### TASK DIRECTIONS:
Restate every line below word for word, but drop each picture.

### DATA EXCERPT:

-=-=-=-=-

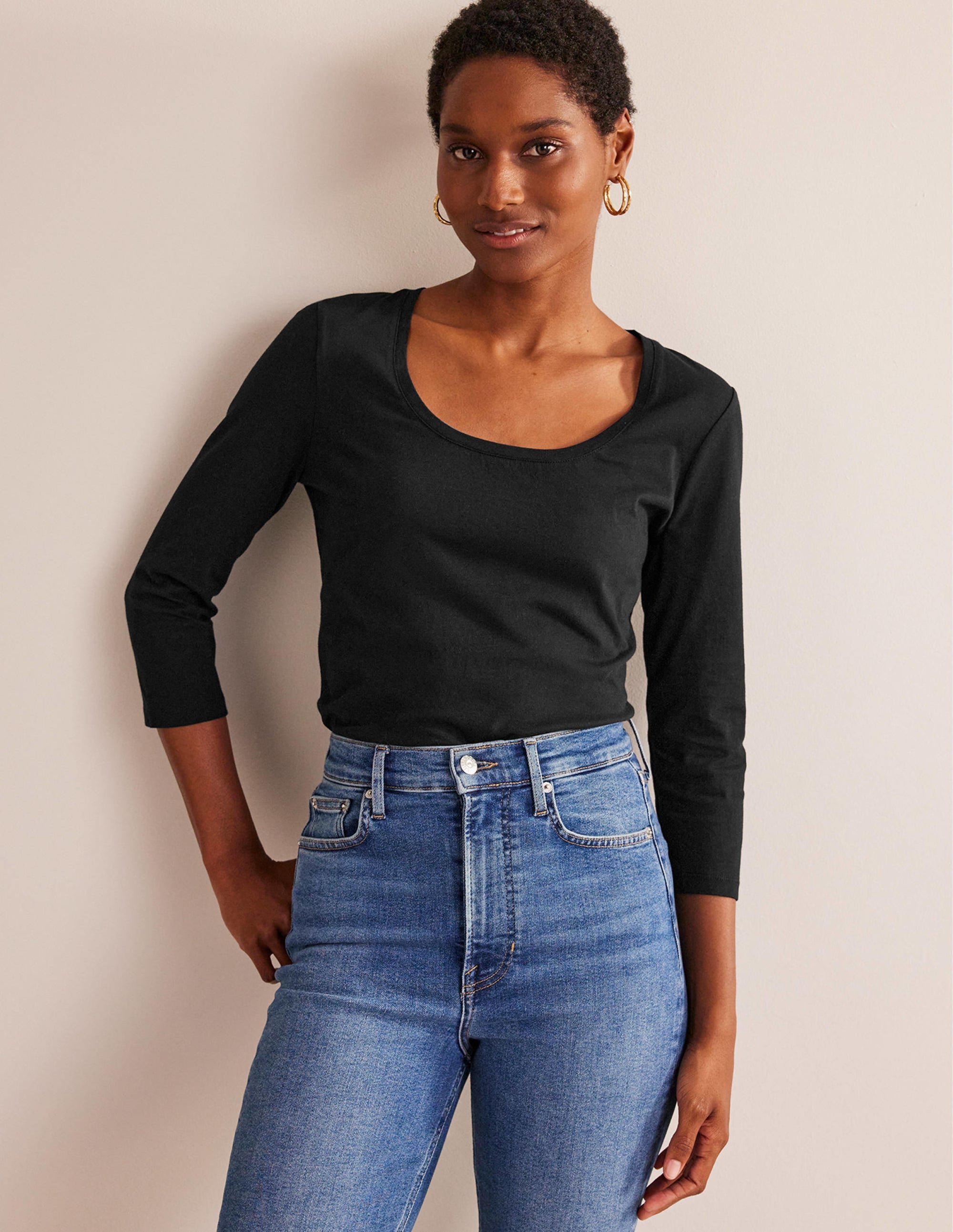 3/4 Sleeve Scoop Neck Top-Black - Image 4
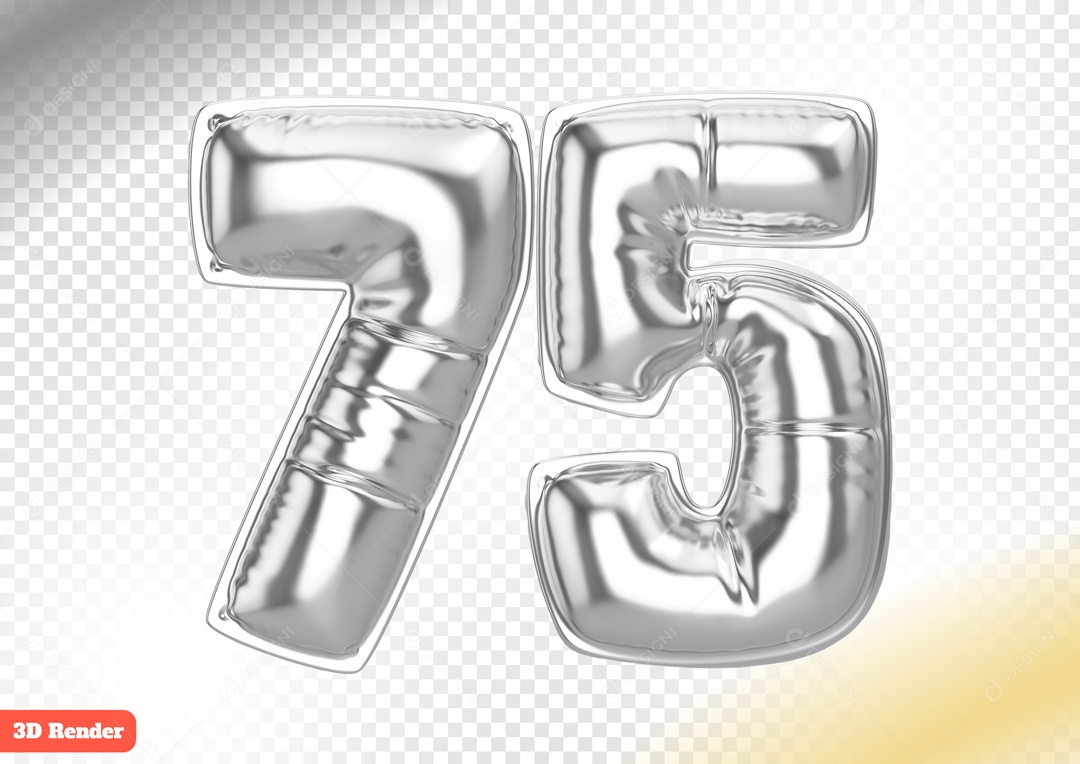 Balão 75 Elemento 3D para Composição PSD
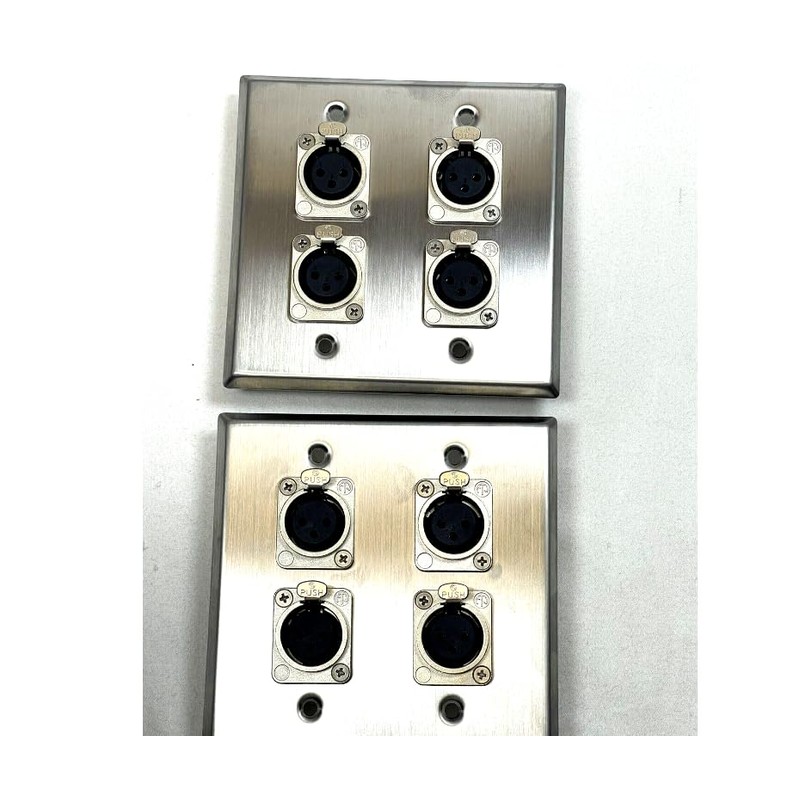 (2) Two Four XLR Double Wall Plates w/Neutrik NC3FD-L-1 Female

-=-=-=-=-

### RESULT OF THIS TASK:
 3/4 Sleeve Scoop Neck Top-Black - Image 4
 Balão 75 Elemento 3D para Composição PSD
 (2) Two Four XLR Double Wall Plates w/Neutrik NC3FD-L-1 Female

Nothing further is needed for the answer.